Dies sowie vor allem die Manier, Beitragsmittel aus der GKV in andere Soziale Sicherungssysteme umzuleiten, begründet die aktuellen, branchentypischen Defizite. Verwaltungskosten der Kassen pauschal und undifferenziert zum Katalysator der Teuerungen zu erklären, sei gleichermaßen dreist wie dumm. Die BKK lege hierfür Zeugnis ab. Obgleich die Kassenart günstigste Personal- und Sachkosten nachweise, sei die BKK gegen den Trend der Teuerungen nicht gefeit.
Zumal: Über den Risikostrukturausgleich subventionierten allein die hessischen Betriebskrankenkassen andere Kassenarten und deren Verwaltungsapparate mit geschätzten 570 Millionen Euro im laufenden Jahr. Das geplante Vorschaltgesetz stelle nicht nur solche Quersubventionen, sondern das gesamte System der GKV in Frage. Ein Kollaps sei zwar nicht Ziel, aber Konsequenz ratloser Politik mit schlechten Souffleuren. Zum Jahreswechsel hätten die meisten der 26 hessischen BKK Beitragsanpassungen erwogen. Nun sei die Selbstverwaltung entmündigt. Hierdurch würden rechtsstaatliche Maßstäbe, Haftungsfragen und Verpflichtungen außer Kraft gesetzt.
Ärzte, sonstige Leistungserbringer und Kostenträger stünden gemeinsam am Pranger. Der Diskussion um einen Mindestbeitragssatz und den jüngst vom Bundesversicherungsamt verfügten Beitragssatzanhebungen folge nun ein Beitragsdiktat. Den Versicherten sollen hieraus jedoch keine Nachteile entstehen. Leistungen zu kürzen, kommt für uns nicht in Frage.
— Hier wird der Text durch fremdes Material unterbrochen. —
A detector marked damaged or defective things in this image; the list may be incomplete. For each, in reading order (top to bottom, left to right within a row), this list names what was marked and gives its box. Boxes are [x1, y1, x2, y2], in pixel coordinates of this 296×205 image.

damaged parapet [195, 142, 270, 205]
Eher nehmen wir in Kauf, mit den Zahlungen in den RSA in Rückstand zu geraten!. Bereits die Diskussion über künftige Rechen- und Kenngrößen der Sozialsysteme habe die Koalition überfordert. Noch immer herrsche Unklarheit über das tatsächliche Ausmaß künftiger Belastungen für Versicherte und Arbeitnehmer.
Gleichzeitig werde Leistungserbringern und Kassen eine nicht durchsetzbare Nullrunde oktroyiert. Dies stehe im krassen Widerspruch zu vollmundigen Erklärungen im Bundestag. Ehrgeizige gesundheitspolitische Projekte seien de facto abgeblasen. Denn, so Bösken: Unter den in Aussicht gestellten Bedingungen stehen im Gesundheitswesen Disease- Management-Programme, Fallpauschalen und technische Neuerungen in Frage. Das Gesundheitsministerium habe den Bankrott der Gesetzlichen Krankenversicherung erklärt. In ein solches System werde von keiner Volkswirtschaft und ihren Mitgliedern mehr investiert. Die aktuelle Gesundheitspolitik beschädige das bewährte System der gesetzlichen und solidarischen Krankenversicherung. Und zwar nachhaltig.